Navy Surgeon Gets 4-Year Term in Deaths

From Times Wire Services

Navy surgeon Donal M. Billig, convicted of involuntary manslaughter and homicide in the deaths of three patients at Bethesda Naval Hospital, was sentenced Monday to four years in prison and ordered dismissed from the service.

In addition, the court-martial board of nine naval officers ordered Billig, a Navy commander who served as chief of heart surgery at Bethesda, to forfeit all future pay and allowances.

Billig showed no emotion as the presiding officer, Rear Adm. Harry S. Quast, read the sentence. The board had deliberated for 90 minutes and could have returned a sentence of up to 11 1/2 years.

Taken Into Custody

Billig, 55, waived his option of seeking a deferral of his sentence and was taken into custody immediately. He was held overnight at the Marine base at Quantico, Va., and was to be transferred to the U.S. Disciplinary Barracks in Leavenworth, Kan., where he will serve his sentence.

Billig, who loses his annual $66,089 salary, is eligible for parole in 16 months.
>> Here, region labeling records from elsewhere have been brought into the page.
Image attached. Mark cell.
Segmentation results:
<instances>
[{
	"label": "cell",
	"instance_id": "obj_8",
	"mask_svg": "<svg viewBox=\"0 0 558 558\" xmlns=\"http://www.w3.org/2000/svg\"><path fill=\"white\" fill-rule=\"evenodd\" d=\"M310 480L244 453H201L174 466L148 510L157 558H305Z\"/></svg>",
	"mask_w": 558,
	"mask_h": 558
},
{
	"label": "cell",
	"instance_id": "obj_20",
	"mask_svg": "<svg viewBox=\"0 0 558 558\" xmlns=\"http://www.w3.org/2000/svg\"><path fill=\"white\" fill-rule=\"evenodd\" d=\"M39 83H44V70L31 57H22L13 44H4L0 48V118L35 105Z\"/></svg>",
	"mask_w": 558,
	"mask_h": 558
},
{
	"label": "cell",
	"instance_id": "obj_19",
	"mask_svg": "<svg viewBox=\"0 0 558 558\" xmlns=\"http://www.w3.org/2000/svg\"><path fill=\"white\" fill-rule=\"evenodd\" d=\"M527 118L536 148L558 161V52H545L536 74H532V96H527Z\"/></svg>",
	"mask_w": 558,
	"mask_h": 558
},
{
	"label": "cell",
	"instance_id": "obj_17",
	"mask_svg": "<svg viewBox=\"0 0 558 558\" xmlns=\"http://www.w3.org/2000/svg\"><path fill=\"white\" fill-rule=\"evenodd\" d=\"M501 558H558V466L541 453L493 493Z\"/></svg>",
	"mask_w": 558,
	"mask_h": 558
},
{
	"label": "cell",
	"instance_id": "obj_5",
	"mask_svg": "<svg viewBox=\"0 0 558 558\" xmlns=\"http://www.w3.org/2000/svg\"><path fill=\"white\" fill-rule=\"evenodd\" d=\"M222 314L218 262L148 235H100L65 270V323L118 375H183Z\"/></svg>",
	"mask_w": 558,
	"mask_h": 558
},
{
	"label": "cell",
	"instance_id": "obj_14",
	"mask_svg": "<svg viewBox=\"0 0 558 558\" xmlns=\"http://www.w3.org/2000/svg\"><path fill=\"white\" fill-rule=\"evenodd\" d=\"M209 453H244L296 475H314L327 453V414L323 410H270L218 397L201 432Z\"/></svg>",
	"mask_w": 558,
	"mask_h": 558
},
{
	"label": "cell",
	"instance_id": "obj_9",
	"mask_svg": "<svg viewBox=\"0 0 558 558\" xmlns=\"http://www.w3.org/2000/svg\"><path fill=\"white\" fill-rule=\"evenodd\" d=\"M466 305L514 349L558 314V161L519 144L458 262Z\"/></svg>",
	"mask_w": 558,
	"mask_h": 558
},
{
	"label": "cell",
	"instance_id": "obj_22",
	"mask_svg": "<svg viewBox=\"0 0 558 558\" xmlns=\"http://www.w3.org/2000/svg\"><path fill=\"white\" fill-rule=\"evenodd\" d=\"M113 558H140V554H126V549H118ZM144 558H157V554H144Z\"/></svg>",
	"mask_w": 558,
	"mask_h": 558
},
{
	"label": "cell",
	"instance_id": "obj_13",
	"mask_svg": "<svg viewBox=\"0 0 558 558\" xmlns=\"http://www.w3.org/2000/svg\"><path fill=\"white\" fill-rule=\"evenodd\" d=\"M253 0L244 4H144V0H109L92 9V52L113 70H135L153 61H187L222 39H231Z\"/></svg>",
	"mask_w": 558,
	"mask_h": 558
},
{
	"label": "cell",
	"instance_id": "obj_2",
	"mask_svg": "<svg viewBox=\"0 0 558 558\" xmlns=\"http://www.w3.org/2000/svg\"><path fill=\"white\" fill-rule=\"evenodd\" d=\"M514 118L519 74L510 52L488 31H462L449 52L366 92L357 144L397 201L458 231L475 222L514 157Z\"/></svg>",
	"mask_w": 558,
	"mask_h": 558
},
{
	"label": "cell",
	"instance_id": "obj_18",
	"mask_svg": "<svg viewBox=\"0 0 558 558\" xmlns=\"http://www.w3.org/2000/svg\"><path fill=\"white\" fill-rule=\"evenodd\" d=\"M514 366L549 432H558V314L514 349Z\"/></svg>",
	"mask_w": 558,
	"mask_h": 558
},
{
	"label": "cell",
The surgeon, who was accused of being responsible for the deaths of five patients, was found guilty last Wednesday of two counts of involuntary manslaughter, one count of negligent homicide and 18 counts of dereliction of duty stemming from operations in 1983 and 1984.

Monday's hearing was to consider evidence presented by the prosecution and defense that might have a bearing on the sentencing.

His conviction is subject to automatic review by the Navy-Marine Corps Court of Military Review and may be appealed to the Court of Military Appeals and, ultimately, the U.S. Supreme Court.

Pleaded for Freedom

Earlier Monday, Billig, who is nearly sightless in one eye, pleaded for his freedom before the court-martial, saying that the end of his career as a heart surgeon is "punishment of a severity I don't ever think I can describe."

The prosecutor, Marine Col. Gerald Miller, urged the board to sentence Billig to at least half the maximum, or close to six years, saying that, without a prison term, Billig may try to practice again.

Defense attorney Lt. Cmdr. Stephen Baker urged against a prison sentence, saying Billig is "already a broken man," with his career ruined and no hope of practicing medicine again.

A two-thirds vote of the board was required to decide on a sentence, or a three-quarters vote in the case of a prison term of more than 10 years.

Both sides sent several witnesses to the stand to describe Billig's work and character in the sentencing hearing, including Billig's former wife for the prosecution and his current wife for the defense.

The commanding officer of Bethesda also took the stand, to complain that publicity about Billig had hurt the reputation of the hospital and its surgeons.

"The hospital finds itself on trial as well as Dr. Billig," said Capt. Stephen Amis, who quoted critical stories about naval medicine that ran in various publications.

Also testifying were the wives and children of three patients who died during or after surgery by Billig.